I waited for the mocking to die down. "Yes. The Queen is... she's a good person. Not just a good Pure, but a good human being. I'd like you to consider what such continuity would mean not just for the people of Opal, but everyone." It was reaching, but I had to sell him on this somehow. "Opal is a trade city, improvements there go a long way. We have a saying: Opal's gain is the world's gain."

"You'd like me to consider." He said, laughing again. "Oh, wow, that is very flattering, let me tell you that. I can honestly say I've never been propositioned in such a convoluted manner before. But I believe your story if for no other reason than you can't possibly have made up something that bizarre. I need some time to contemplate your proposal. I need to confer with my generals." He gestured at the crowd, which laughed again. "Seven, I'm pulling rank on Bishop's behalf. He gets your room. I don't care where you sleep. Now get out of here, the both of you."
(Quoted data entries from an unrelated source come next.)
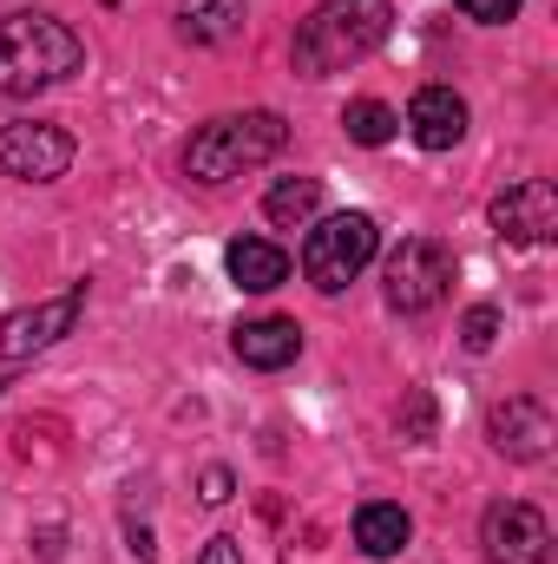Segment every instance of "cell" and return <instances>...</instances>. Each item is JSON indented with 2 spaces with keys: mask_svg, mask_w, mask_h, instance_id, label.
<instances>
[{
  "mask_svg": "<svg viewBox=\"0 0 558 564\" xmlns=\"http://www.w3.org/2000/svg\"><path fill=\"white\" fill-rule=\"evenodd\" d=\"M86 66V40L53 20V13H7L0 20V93L7 99H33L60 79H73Z\"/></svg>",
  "mask_w": 558,
  "mask_h": 564,
  "instance_id": "cell-1",
  "label": "cell"
},
{
  "mask_svg": "<svg viewBox=\"0 0 558 564\" xmlns=\"http://www.w3.org/2000/svg\"><path fill=\"white\" fill-rule=\"evenodd\" d=\"M395 26L388 0H322L302 26H296V73L302 79H329L348 73L355 59H368Z\"/></svg>",
  "mask_w": 558,
  "mask_h": 564,
  "instance_id": "cell-2",
  "label": "cell"
},
{
  "mask_svg": "<svg viewBox=\"0 0 558 564\" xmlns=\"http://www.w3.org/2000/svg\"><path fill=\"white\" fill-rule=\"evenodd\" d=\"M282 144H289V126L277 112H230V119H211L197 139L184 144V171L197 184H230V177L270 164Z\"/></svg>",
  "mask_w": 558,
  "mask_h": 564,
  "instance_id": "cell-3",
  "label": "cell"
},
{
  "mask_svg": "<svg viewBox=\"0 0 558 564\" xmlns=\"http://www.w3.org/2000/svg\"><path fill=\"white\" fill-rule=\"evenodd\" d=\"M375 250H382L375 217H368V210H335V217H322V224L309 230V243H302V276L315 282L322 295H342L348 282L375 263Z\"/></svg>",
  "mask_w": 558,
  "mask_h": 564,
  "instance_id": "cell-4",
  "label": "cell"
},
{
  "mask_svg": "<svg viewBox=\"0 0 558 564\" xmlns=\"http://www.w3.org/2000/svg\"><path fill=\"white\" fill-rule=\"evenodd\" d=\"M480 545H486V564H552V525L539 506L500 499L480 519Z\"/></svg>",
  "mask_w": 558,
  "mask_h": 564,
  "instance_id": "cell-5",
  "label": "cell"
},
{
  "mask_svg": "<svg viewBox=\"0 0 558 564\" xmlns=\"http://www.w3.org/2000/svg\"><path fill=\"white\" fill-rule=\"evenodd\" d=\"M79 315H86V282H73L66 295H46V302H33V308H13V315L0 322V361H26V355L53 348L60 335L79 328Z\"/></svg>",
  "mask_w": 558,
  "mask_h": 564,
  "instance_id": "cell-6",
  "label": "cell"
},
{
  "mask_svg": "<svg viewBox=\"0 0 558 564\" xmlns=\"http://www.w3.org/2000/svg\"><path fill=\"white\" fill-rule=\"evenodd\" d=\"M66 164H73V139H66L60 126H46V119H13V126H0V171H7V177H20V184H53V177H66Z\"/></svg>",
  "mask_w": 558,
  "mask_h": 564,
  "instance_id": "cell-7",
  "label": "cell"
},
{
  "mask_svg": "<svg viewBox=\"0 0 558 564\" xmlns=\"http://www.w3.org/2000/svg\"><path fill=\"white\" fill-rule=\"evenodd\" d=\"M447 282H453V257H447L433 237H408V243L388 257V302H395L401 315L433 308V302L447 295Z\"/></svg>",
  "mask_w": 558,
  "mask_h": 564,
  "instance_id": "cell-8",
  "label": "cell"
},
{
  "mask_svg": "<svg viewBox=\"0 0 558 564\" xmlns=\"http://www.w3.org/2000/svg\"><path fill=\"white\" fill-rule=\"evenodd\" d=\"M493 230L506 243H552L558 237V191L546 177H519L493 197Z\"/></svg>",
  "mask_w": 558,
  "mask_h": 564,
  "instance_id": "cell-9",
  "label": "cell"
},
{
  "mask_svg": "<svg viewBox=\"0 0 558 564\" xmlns=\"http://www.w3.org/2000/svg\"><path fill=\"white\" fill-rule=\"evenodd\" d=\"M486 426H493V446H500L506 459H546V453H552V440H558L552 414H546L533 394H513V401H500Z\"/></svg>",
  "mask_w": 558,
  "mask_h": 564,
  "instance_id": "cell-10",
  "label": "cell"
},
{
  "mask_svg": "<svg viewBox=\"0 0 558 564\" xmlns=\"http://www.w3.org/2000/svg\"><path fill=\"white\" fill-rule=\"evenodd\" d=\"M408 132L420 151H453L466 139V99L453 86H420L415 106H408Z\"/></svg>",
  "mask_w": 558,
  "mask_h": 564,
  "instance_id": "cell-11",
  "label": "cell"
},
{
  "mask_svg": "<svg viewBox=\"0 0 558 564\" xmlns=\"http://www.w3.org/2000/svg\"><path fill=\"white\" fill-rule=\"evenodd\" d=\"M230 348H237V361H244V368L277 375V368H289V361L302 355V328H296V322H282V315H257V322H244V328L230 335Z\"/></svg>",
  "mask_w": 558,
  "mask_h": 564,
  "instance_id": "cell-12",
  "label": "cell"
},
{
  "mask_svg": "<svg viewBox=\"0 0 558 564\" xmlns=\"http://www.w3.org/2000/svg\"><path fill=\"white\" fill-rule=\"evenodd\" d=\"M224 270L237 289H250V295H270L282 276H289V257H282L270 237H237L230 250H224Z\"/></svg>",
  "mask_w": 558,
  "mask_h": 564,
  "instance_id": "cell-13",
  "label": "cell"
},
{
  "mask_svg": "<svg viewBox=\"0 0 558 564\" xmlns=\"http://www.w3.org/2000/svg\"><path fill=\"white\" fill-rule=\"evenodd\" d=\"M244 0H184L178 7V33L191 40V46H230L237 33H244Z\"/></svg>",
  "mask_w": 558,
  "mask_h": 564,
  "instance_id": "cell-14",
  "label": "cell"
},
{
  "mask_svg": "<svg viewBox=\"0 0 558 564\" xmlns=\"http://www.w3.org/2000/svg\"><path fill=\"white\" fill-rule=\"evenodd\" d=\"M408 512L401 506H388V499H375V506H362L355 512V545H362V558H395L401 545H408Z\"/></svg>",
  "mask_w": 558,
  "mask_h": 564,
  "instance_id": "cell-15",
  "label": "cell"
},
{
  "mask_svg": "<svg viewBox=\"0 0 558 564\" xmlns=\"http://www.w3.org/2000/svg\"><path fill=\"white\" fill-rule=\"evenodd\" d=\"M315 210H322V184L315 177H282V184H270V197H264V217L277 230H302Z\"/></svg>",
  "mask_w": 558,
  "mask_h": 564,
  "instance_id": "cell-16",
  "label": "cell"
},
{
  "mask_svg": "<svg viewBox=\"0 0 558 564\" xmlns=\"http://www.w3.org/2000/svg\"><path fill=\"white\" fill-rule=\"evenodd\" d=\"M342 126H348V139H355V144H388L401 119H395V112H388L382 99H355V106L342 112Z\"/></svg>",
  "mask_w": 558,
  "mask_h": 564,
  "instance_id": "cell-17",
  "label": "cell"
},
{
  "mask_svg": "<svg viewBox=\"0 0 558 564\" xmlns=\"http://www.w3.org/2000/svg\"><path fill=\"white\" fill-rule=\"evenodd\" d=\"M395 426H401V440H433V394H427V388H415V394H408V408H401V414H395Z\"/></svg>",
  "mask_w": 558,
  "mask_h": 564,
  "instance_id": "cell-18",
  "label": "cell"
},
{
  "mask_svg": "<svg viewBox=\"0 0 558 564\" xmlns=\"http://www.w3.org/2000/svg\"><path fill=\"white\" fill-rule=\"evenodd\" d=\"M493 335H500V308H486V302H480V308H466V322H460V341H466L473 355H486V348H493Z\"/></svg>",
  "mask_w": 558,
  "mask_h": 564,
  "instance_id": "cell-19",
  "label": "cell"
},
{
  "mask_svg": "<svg viewBox=\"0 0 558 564\" xmlns=\"http://www.w3.org/2000/svg\"><path fill=\"white\" fill-rule=\"evenodd\" d=\"M453 7H460L466 20H486V26H506V20H513V13H519L526 0H453Z\"/></svg>",
  "mask_w": 558,
  "mask_h": 564,
  "instance_id": "cell-20",
  "label": "cell"
},
{
  "mask_svg": "<svg viewBox=\"0 0 558 564\" xmlns=\"http://www.w3.org/2000/svg\"><path fill=\"white\" fill-rule=\"evenodd\" d=\"M230 486H237V479H230V466H211V473H204V492H197V499H204V506H224V499H230Z\"/></svg>",
  "mask_w": 558,
  "mask_h": 564,
  "instance_id": "cell-21",
  "label": "cell"
},
{
  "mask_svg": "<svg viewBox=\"0 0 558 564\" xmlns=\"http://www.w3.org/2000/svg\"><path fill=\"white\" fill-rule=\"evenodd\" d=\"M197 564H244V545L224 532V539H211V545H204V558H197Z\"/></svg>",
  "mask_w": 558,
  "mask_h": 564,
  "instance_id": "cell-22",
  "label": "cell"
},
{
  "mask_svg": "<svg viewBox=\"0 0 558 564\" xmlns=\"http://www.w3.org/2000/svg\"><path fill=\"white\" fill-rule=\"evenodd\" d=\"M126 539H132V558H139V564H151V558H158V545H151V532H144V525H132Z\"/></svg>",
  "mask_w": 558,
  "mask_h": 564,
  "instance_id": "cell-23",
  "label": "cell"
}]
</instances>
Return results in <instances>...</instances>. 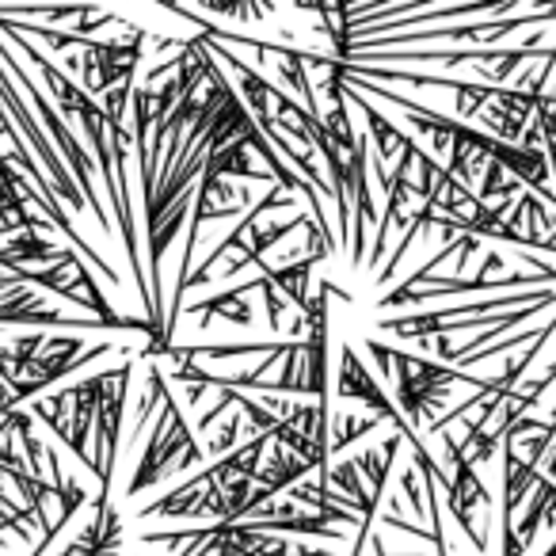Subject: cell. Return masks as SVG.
Listing matches in <instances>:
<instances>
[{
    "label": "cell",
    "mask_w": 556,
    "mask_h": 556,
    "mask_svg": "<svg viewBox=\"0 0 556 556\" xmlns=\"http://www.w3.org/2000/svg\"><path fill=\"white\" fill-rule=\"evenodd\" d=\"M393 374H396V408H401L404 424L412 431L434 424V412L446 404L450 386H457V381L472 386L477 393L488 389V378H469L457 366L434 363V358L424 355H404V351H393Z\"/></svg>",
    "instance_id": "cell-1"
},
{
    "label": "cell",
    "mask_w": 556,
    "mask_h": 556,
    "mask_svg": "<svg viewBox=\"0 0 556 556\" xmlns=\"http://www.w3.org/2000/svg\"><path fill=\"white\" fill-rule=\"evenodd\" d=\"M202 462H206V454H202L199 439H194L191 427H187V416H184V408H179V401L176 396H164L153 439H149L146 454L138 457V472L130 477L126 495H141L146 488H156L164 477H172V472H187Z\"/></svg>",
    "instance_id": "cell-2"
},
{
    "label": "cell",
    "mask_w": 556,
    "mask_h": 556,
    "mask_svg": "<svg viewBox=\"0 0 556 556\" xmlns=\"http://www.w3.org/2000/svg\"><path fill=\"white\" fill-rule=\"evenodd\" d=\"M149 42L153 39H149V31H141V27H126L115 39H88L85 47H80V58L70 70H80L85 92L92 96V100L96 96L103 100L111 88L134 85V73H138Z\"/></svg>",
    "instance_id": "cell-3"
},
{
    "label": "cell",
    "mask_w": 556,
    "mask_h": 556,
    "mask_svg": "<svg viewBox=\"0 0 556 556\" xmlns=\"http://www.w3.org/2000/svg\"><path fill=\"white\" fill-rule=\"evenodd\" d=\"M126 389H130V363L100 370V412H96V450H92L100 495H111V477H115V465H118Z\"/></svg>",
    "instance_id": "cell-4"
},
{
    "label": "cell",
    "mask_w": 556,
    "mask_h": 556,
    "mask_svg": "<svg viewBox=\"0 0 556 556\" xmlns=\"http://www.w3.org/2000/svg\"><path fill=\"white\" fill-rule=\"evenodd\" d=\"M446 439V462H450V488H446V507L450 515H454V522L462 526L465 538L477 545V553H488V541L480 538L477 530V515L484 518V522H492V492L484 488V480H480V472L472 469L469 462H465L462 454V442L454 439V434H442Z\"/></svg>",
    "instance_id": "cell-5"
},
{
    "label": "cell",
    "mask_w": 556,
    "mask_h": 556,
    "mask_svg": "<svg viewBox=\"0 0 556 556\" xmlns=\"http://www.w3.org/2000/svg\"><path fill=\"white\" fill-rule=\"evenodd\" d=\"M270 442L290 454H298L313 472H320V480L328 477V442H332V416L328 404H294L290 416L278 419ZM317 480V484H320Z\"/></svg>",
    "instance_id": "cell-6"
},
{
    "label": "cell",
    "mask_w": 556,
    "mask_h": 556,
    "mask_svg": "<svg viewBox=\"0 0 556 556\" xmlns=\"http://www.w3.org/2000/svg\"><path fill=\"white\" fill-rule=\"evenodd\" d=\"M309 225H317V222H313L309 210H298V214L290 217V222H260V225H252V229H248V237H244L248 244L237 248L240 255L229 263V267H225L222 278H232V275H240L244 267H255V263H260L263 255L270 252V248L282 244V240H287L294 229H309Z\"/></svg>",
    "instance_id": "cell-7"
},
{
    "label": "cell",
    "mask_w": 556,
    "mask_h": 556,
    "mask_svg": "<svg viewBox=\"0 0 556 556\" xmlns=\"http://www.w3.org/2000/svg\"><path fill=\"white\" fill-rule=\"evenodd\" d=\"M313 267H317V260H298V263H282V267H263V278H267L270 287L278 290V294H287L290 302L298 305V313L305 317V309H309V282H313Z\"/></svg>",
    "instance_id": "cell-8"
},
{
    "label": "cell",
    "mask_w": 556,
    "mask_h": 556,
    "mask_svg": "<svg viewBox=\"0 0 556 556\" xmlns=\"http://www.w3.org/2000/svg\"><path fill=\"white\" fill-rule=\"evenodd\" d=\"M533 126L541 130V146H545L548 168H553V187H556V92H541Z\"/></svg>",
    "instance_id": "cell-9"
},
{
    "label": "cell",
    "mask_w": 556,
    "mask_h": 556,
    "mask_svg": "<svg viewBox=\"0 0 556 556\" xmlns=\"http://www.w3.org/2000/svg\"><path fill=\"white\" fill-rule=\"evenodd\" d=\"M374 427H381L378 416H348L343 419V431L332 434V442H328V454H343V450L351 446V442L366 439V434H374Z\"/></svg>",
    "instance_id": "cell-10"
},
{
    "label": "cell",
    "mask_w": 556,
    "mask_h": 556,
    "mask_svg": "<svg viewBox=\"0 0 556 556\" xmlns=\"http://www.w3.org/2000/svg\"><path fill=\"white\" fill-rule=\"evenodd\" d=\"M240 431H244V416H232L229 424H225L222 431H217L214 439H210L206 446H202V454H206V457H222V454H232V446H237Z\"/></svg>",
    "instance_id": "cell-11"
},
{
    "label": "cell",
    "mask_w": 556,
    "mask_h": 556,
    "mask_svg": "<svg viewBox=\"0 0 556 556\" xmlns=\"http://www.w3.org/2000/svg\"><path fill=\"white\" fill-rule=\"evenodd\" d=\"M263 305H267V320H270V328H282V313H287V305H282V294H278L275 287H270L267 278H263Z\"/></svg>",
    "instance_id": "cell-12"
}]
</instances>
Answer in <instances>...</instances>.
Pawn Seven didn't object to this, instead gesturing for me to follow her out of the room. Occasional chuckles went through the crowd as we passed through it, then down the stairs to the rest of the building below.

"Well," I said once we were out of earshot, though of course King could probably read my mind anywhere, "that went about as well as could be expected."

Pawn Seven stopped where she was. She turned around to face me. "No." She said.

I immediately felt guilty - Pawn Seven had had her mind tampered with by the man above, and when backup from her own organization had finally arrived, it immediately attempted to recruit him. "I'm sorry, Pawn Seven, the mission-"

"Not that." She interrupted. "Not the mission." She added unhelpfully.

"Then what?" I asked.

Her jaw tightened; clearly she could feel frustration, at least. "King is... a very... dangerous... man. He is not... safe." she said finally. I could almost sense something in her surface thoughts, but then it was gone and she was back to her usual placid tonelessness.

"I'm sorry." I said again. I could tell she was trying to talk around whatever constraints he'd put in her mind, but I couldn't determine what she was trying to tell me that I hadn't already figured out. I'd known when I accepted the mission that I'd be dealing with a danger that I'd previously thought to be nearly mythological.

Pawn Seven relaxed her jaw, seemingly giving up for now. "Come this way. I'll show you to my old room."